O Brasil apresenta um cenário de avanço na adoção de inteligência artificial, mas enfrenta dificuldades críticas para converter testes em eficiência operacional. Segundo o estudo State of AI in the Enterprise 2026, da Deloitte, 42% das empresas brasileiras utilizam a tecnologia para promover mudanças estruturais, superando a média global de 34%. Contudo, a escala permanece um gargalo: apenas 23% das organizações conseguiram colocar em produção 40% ou mais de seus projetos-piloto.

O descompasso entre a expectativa e o retorno financeiro é evidente. Embora 87% dos executivos acreditem que a IA impulsionará o crescimento da receita nos próximos anos, apenas 22% relatam ganhos concretos atualmente. O problema, segundo especialistas, reside na falta de integração entre a adoção individual da ferramenta e a transformação organizacional, que exige revisão de processos e governança.

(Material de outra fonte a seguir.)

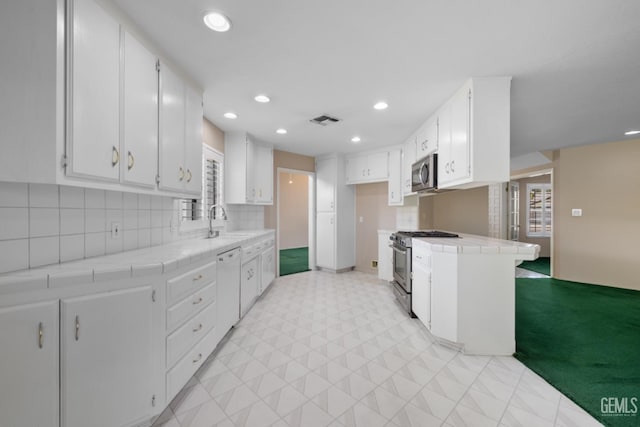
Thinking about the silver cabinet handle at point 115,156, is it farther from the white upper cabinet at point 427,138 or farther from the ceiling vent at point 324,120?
the white upper cabinet at point 427,138

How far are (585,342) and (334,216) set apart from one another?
3.64 meters

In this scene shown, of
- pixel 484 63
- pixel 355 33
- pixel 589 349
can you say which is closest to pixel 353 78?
pixel 355 33

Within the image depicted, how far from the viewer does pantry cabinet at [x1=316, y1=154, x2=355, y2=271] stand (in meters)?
5.03

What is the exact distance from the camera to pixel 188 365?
66.1 inches

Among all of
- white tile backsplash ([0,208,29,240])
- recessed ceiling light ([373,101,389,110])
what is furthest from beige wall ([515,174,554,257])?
white tile backsplash ([0,208,29,240])

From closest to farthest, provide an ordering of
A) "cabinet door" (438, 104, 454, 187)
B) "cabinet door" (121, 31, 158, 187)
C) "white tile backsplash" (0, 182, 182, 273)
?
"white tile backsplash" (0, 182, 182, 273) < "cabinet door" (121, 31, 158, 187) < "cabinet door" (438, 104, 454, 187)

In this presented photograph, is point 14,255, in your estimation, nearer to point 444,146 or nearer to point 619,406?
point 444,146

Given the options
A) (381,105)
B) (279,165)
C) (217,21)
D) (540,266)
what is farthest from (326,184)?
(540,266)

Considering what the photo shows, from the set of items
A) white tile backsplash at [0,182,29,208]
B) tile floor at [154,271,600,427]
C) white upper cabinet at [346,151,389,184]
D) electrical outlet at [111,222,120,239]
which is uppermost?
white upper cabinet at [346,151,389,184]

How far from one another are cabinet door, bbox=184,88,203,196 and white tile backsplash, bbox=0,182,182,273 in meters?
Answer: 0.40

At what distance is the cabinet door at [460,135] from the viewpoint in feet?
7.57

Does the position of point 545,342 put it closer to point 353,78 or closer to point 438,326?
point 438,326

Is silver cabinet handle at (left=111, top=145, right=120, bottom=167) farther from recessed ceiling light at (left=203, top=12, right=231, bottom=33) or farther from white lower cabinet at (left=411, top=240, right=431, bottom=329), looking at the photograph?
white lower cabinet at (left=411, top=240, right=431, bottom=329)

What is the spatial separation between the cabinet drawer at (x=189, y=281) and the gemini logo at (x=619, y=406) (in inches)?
106
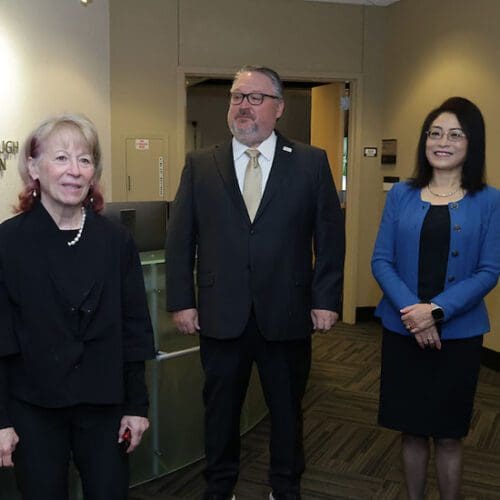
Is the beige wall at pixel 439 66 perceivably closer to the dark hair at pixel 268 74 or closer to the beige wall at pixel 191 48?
the beige wall at pixel 191 48

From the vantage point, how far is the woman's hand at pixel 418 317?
6.91 feet

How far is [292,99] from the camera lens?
10.4 metres

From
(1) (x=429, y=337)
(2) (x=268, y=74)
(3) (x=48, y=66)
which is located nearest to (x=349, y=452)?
(1) (x=429, y=337)

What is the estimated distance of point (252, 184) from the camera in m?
2.34

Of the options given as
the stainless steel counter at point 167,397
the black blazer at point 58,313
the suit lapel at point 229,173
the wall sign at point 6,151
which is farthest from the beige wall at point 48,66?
the black blazer at point 58,313

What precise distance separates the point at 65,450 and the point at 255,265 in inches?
36.9

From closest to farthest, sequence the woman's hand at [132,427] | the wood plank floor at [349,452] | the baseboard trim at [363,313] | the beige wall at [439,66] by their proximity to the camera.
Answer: the woman's hand at [132,427] < the wood plank floor at [349,452] < the beige wall at [439,66] < the baseboard trim at [363,313]

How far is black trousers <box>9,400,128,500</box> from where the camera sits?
155cm

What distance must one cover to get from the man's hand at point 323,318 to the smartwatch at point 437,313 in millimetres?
369

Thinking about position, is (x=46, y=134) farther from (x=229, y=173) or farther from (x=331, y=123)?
(x=331, y=123)

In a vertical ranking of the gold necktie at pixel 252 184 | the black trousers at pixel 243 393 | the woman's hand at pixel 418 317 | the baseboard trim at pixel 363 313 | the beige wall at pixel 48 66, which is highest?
the beige wall at pixel 48 66

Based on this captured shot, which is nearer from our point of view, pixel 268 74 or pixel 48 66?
pixel 268 74

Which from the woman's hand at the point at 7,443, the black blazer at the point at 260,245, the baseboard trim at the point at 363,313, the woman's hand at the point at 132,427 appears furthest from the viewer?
the baseboard trim at the point at 363,313

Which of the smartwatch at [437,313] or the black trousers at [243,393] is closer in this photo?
the smartwatch at [437,313]
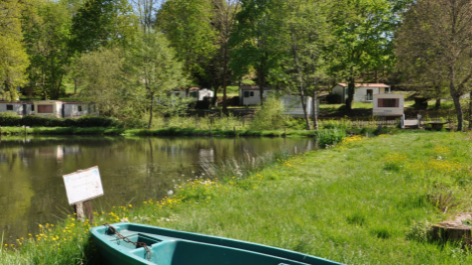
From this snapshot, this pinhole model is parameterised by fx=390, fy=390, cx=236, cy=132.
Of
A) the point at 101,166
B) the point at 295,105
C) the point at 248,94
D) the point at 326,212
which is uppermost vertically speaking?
the point at 248,94

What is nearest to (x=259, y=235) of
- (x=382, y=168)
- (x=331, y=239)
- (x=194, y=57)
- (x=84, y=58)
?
(x=331, y=239)

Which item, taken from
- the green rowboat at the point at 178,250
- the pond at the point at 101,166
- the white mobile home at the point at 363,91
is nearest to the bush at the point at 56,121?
the pond at the point at 101,166

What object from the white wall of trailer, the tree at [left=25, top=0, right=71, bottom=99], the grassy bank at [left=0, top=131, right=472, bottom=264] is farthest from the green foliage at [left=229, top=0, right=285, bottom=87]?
the grassy bank at [left=0, top=131, right=472, bottom=264]

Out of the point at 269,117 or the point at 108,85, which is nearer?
the point at 269,117

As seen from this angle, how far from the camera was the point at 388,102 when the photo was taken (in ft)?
130

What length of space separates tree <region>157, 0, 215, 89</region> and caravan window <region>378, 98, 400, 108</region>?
20017 mm

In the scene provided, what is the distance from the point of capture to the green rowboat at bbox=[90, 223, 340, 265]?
5.14 meters

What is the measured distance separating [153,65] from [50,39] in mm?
23094

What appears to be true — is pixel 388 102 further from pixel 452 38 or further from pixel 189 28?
pixel 189 28

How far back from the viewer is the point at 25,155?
904 inches

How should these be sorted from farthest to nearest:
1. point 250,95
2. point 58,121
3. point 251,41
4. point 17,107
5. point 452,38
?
1. point 250,95
2. point 17,107
3. point 251,41
4. point 58,121
5. point 452,38

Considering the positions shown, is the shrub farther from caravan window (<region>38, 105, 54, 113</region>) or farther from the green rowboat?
the green rowboat

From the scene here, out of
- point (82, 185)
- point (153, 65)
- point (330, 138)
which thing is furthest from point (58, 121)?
point (82, 185)

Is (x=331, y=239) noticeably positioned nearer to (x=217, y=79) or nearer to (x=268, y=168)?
(x=268, y=168)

“Uma pessoa incorpora um assistente de IA à rotina em poucas horas. Uma empresa precisa integrar dados, revisar processos, estabelecer controles, preparar equipes e definir quem decide, quem verifica e quem responde pelos resultados”, afirma Éric Machado, CEO da Revna Tecnologia.

A complexidade aumenta com a ascensão da IA agêntica, sistemas com maior autonomia para executar fluxos de trabalho. A Deloitte estima que 95% das organizações brasileiras pretendem adotar essa tecnologia nos próximos dois anos, mas apenas 27% possuem modelos de governança maduros para lidar com os riscos associados. A responsabilidade por decisões automatizadas, como em operações financeiras, permanece estritamente humana e empresarial, conforme reforçado por normas como a Resolução CVM 19.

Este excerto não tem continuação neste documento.